**AIM**
Please rewrite the data starting at the line containing "How distantly placed" and ending at the close of the data, adding 74 to each distance given in the answers.

>> BEGIN INPUT ROWS

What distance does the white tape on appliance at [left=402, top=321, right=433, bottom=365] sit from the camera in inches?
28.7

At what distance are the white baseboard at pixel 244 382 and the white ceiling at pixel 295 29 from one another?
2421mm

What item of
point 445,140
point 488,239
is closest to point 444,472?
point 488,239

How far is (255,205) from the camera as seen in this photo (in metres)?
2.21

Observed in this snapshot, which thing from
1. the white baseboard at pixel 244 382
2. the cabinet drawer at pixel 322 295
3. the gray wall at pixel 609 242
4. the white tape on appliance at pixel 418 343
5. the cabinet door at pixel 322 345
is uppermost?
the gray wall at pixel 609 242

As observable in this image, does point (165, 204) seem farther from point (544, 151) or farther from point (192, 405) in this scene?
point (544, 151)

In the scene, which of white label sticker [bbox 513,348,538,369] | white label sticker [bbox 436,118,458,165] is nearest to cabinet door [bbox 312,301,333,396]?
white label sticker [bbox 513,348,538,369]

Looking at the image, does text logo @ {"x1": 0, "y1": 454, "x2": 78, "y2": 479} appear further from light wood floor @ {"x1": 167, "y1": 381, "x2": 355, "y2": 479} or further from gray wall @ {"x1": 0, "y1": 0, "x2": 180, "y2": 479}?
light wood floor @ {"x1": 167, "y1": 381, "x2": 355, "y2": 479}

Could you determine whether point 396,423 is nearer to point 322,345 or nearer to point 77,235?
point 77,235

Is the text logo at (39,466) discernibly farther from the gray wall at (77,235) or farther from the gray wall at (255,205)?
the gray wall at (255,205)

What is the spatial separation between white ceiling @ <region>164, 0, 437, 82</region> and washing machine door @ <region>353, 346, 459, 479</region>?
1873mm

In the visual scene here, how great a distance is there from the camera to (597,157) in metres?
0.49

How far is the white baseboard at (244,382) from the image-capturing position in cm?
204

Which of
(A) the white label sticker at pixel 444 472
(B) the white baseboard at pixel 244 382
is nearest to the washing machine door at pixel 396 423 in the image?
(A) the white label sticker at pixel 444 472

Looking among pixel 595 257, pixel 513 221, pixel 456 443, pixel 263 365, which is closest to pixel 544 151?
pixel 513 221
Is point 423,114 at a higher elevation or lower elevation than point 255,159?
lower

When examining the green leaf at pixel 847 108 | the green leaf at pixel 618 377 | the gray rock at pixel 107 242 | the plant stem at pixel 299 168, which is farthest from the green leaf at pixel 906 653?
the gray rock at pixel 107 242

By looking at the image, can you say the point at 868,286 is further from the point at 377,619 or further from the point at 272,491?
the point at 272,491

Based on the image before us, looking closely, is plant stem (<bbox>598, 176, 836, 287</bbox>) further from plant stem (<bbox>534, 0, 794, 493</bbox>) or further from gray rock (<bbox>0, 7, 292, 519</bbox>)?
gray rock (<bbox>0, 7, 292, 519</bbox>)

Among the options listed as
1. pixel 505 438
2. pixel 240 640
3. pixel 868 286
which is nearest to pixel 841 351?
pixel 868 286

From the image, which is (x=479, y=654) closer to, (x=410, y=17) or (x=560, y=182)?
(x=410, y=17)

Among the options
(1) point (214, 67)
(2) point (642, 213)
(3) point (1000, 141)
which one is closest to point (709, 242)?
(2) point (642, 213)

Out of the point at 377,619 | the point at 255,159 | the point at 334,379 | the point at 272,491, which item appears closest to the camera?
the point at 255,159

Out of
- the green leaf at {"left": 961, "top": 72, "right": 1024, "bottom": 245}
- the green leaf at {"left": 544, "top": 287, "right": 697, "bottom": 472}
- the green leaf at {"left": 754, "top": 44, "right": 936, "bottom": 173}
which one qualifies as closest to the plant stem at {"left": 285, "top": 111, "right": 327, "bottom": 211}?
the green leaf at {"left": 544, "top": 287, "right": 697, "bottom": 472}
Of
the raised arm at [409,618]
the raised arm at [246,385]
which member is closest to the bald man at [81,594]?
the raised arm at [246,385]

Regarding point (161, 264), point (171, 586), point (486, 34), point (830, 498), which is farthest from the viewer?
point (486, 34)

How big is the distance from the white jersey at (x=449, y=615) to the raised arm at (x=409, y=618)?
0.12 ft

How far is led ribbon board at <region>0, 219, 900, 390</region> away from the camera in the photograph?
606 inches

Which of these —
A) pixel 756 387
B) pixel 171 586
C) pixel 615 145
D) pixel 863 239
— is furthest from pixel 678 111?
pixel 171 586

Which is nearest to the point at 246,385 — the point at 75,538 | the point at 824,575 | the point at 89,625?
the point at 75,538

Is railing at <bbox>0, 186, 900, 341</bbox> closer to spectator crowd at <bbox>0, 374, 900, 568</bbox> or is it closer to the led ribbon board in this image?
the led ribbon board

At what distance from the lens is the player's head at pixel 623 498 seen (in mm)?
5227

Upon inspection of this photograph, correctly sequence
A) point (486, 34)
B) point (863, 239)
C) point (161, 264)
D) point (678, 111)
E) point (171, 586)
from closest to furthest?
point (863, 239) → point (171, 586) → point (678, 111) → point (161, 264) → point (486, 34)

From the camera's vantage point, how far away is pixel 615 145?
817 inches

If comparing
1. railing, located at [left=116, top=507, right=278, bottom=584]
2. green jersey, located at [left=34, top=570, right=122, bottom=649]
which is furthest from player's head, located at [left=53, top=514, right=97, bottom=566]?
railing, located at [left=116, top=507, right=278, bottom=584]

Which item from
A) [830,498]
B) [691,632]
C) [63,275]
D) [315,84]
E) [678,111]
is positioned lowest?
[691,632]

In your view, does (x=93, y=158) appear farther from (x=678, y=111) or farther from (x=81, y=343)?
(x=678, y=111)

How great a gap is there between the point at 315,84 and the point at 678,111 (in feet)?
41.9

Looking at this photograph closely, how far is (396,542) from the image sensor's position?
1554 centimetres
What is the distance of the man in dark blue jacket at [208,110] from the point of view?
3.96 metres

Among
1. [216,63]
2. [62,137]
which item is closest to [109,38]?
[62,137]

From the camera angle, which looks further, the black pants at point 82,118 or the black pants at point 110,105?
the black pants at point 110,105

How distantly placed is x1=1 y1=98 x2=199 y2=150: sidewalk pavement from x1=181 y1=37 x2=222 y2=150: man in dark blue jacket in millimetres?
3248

>> END INPUT ROWS

**THE SOLUTION**
How distantly placed is x1=1 y1=98 x2=199 y2=150: sidewalk pavement from x1=181 y1=37 x2=222 y2=150: man in dark blue jacket in millimetres?
3322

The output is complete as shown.